• TEXTE PRÉSENTÉ:
....

La tectonique des plaques ne serait pas une condition nécessaire à l’apparition de la vie
Pendant des siècles, des scientifiques ont cherché à percer les mystères entourant les origines de la vie sur Terre. L’une des théories dominantes, étayée par de nombreuses preuves géologiques, est que la tectonique des plaques a joué un rôle essentiel dans la création des conditions nécessaires à l’émergence et à l’épanouissement de la vie. Cependant, une idée adoptant une autre perspective remet aujourd’hui en question cette vieille hypothèse. Des recherches récentes et des découvertes ont mis en lumière la possibilité que la tectonique des plaques ne soit pas une condition préalable à l’origine et à la subsistance de la vie sur notre planète.
Image d’entête : représentation artistique de la tectonique des plaques qui implique le mouvement horizontal et l’interaction de grandes plaques à la surface de la Terre. (Université de Rochester/ Michael Osadciw)

....

• CONSIGNE 1:
Réécrivez l'article sur la tectonique des plaques depuis « Image d’entête : représentation » jusqu'à « Rochester/ Michael Osadciw) » inclus, en mettant « latéral » à la place de « horizontal ».
• CONSIGNE 2:
Rédigez la suite de l'article sur la tectonique des plaques en reprenant après sa dernière phrase.

[Liste de questions de raisonnement spatial]
....

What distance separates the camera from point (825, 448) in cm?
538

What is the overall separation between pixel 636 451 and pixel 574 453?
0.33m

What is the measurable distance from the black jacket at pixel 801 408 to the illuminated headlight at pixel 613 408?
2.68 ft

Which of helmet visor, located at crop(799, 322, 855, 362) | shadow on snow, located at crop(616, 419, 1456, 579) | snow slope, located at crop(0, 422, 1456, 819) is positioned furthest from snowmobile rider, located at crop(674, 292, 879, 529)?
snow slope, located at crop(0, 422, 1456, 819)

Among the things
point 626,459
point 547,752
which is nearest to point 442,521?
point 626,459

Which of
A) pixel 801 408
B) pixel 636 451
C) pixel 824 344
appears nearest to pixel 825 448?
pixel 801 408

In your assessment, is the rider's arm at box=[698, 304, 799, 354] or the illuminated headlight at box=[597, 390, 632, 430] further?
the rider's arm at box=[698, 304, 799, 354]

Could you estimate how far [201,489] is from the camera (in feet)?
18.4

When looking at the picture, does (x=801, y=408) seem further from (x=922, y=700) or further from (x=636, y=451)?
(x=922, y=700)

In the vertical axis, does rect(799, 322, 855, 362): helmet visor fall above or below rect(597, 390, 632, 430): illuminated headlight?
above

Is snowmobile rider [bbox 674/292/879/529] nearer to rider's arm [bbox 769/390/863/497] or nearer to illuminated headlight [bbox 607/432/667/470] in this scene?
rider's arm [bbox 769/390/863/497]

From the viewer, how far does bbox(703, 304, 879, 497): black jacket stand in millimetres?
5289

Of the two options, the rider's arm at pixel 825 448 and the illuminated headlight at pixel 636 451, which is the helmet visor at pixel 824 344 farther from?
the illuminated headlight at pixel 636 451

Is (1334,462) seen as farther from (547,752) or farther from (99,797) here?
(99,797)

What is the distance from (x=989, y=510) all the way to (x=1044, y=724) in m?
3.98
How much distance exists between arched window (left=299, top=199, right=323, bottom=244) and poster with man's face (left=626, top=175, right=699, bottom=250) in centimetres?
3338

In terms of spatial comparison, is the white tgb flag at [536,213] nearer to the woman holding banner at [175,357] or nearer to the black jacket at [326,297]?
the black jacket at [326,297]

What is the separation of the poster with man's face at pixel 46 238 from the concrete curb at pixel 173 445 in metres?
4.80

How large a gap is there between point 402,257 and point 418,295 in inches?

....

• RÉSULTAT 1:
Image d’entête : représentation artistique de la tectonique des plaques qui implique le mouvement latéral et l’interaction de grandes plaques à la surface de la Terre. (Université de Rochester/ Michael Osadciw)

• RÉSULTAT 2:
Contrairement aux précédentes théories, la tectonique des plaques, souvent considérée comme essentielle à la vie, n’a pas bougé sur Terre il y a 3,9 milliards d’années, comme l’affirme une nouvelle étude révolutionnaire. Les scientifiques ont utilisé des zircons, de minuscules cristaux minéraux, pour déchiffrer les débuts de l’histoire tectonique de la Terre, dévoilant une relation complexe entre la croûte et le noyau de la planète et l’apparition de la vie.
Les chercheurs ont utilisé des zircons provenant d’échantillons de grès (photo ci-dessus) prélevés en Afrique du Sud. L’encadré montre une photo au microscope du cristal de zircon avec des lignes de champ magnétique hypothétiques créées par des particules magnétiques à l’intérieur du cristal. (Images de l’université de Rochester / photo de J. Adam Fenster / illustration de Michael Osadciw)
La chaleur dégagée par la tectonique des plaques forme les continents et d’autres caractéristiques géologiques, considérées comme essentielles à la vie.
Selon John Tarduno, chercheur à l’université de Rochester (États-Unis) :
Cependant, cette nouvelle recherche remet en question cette idée.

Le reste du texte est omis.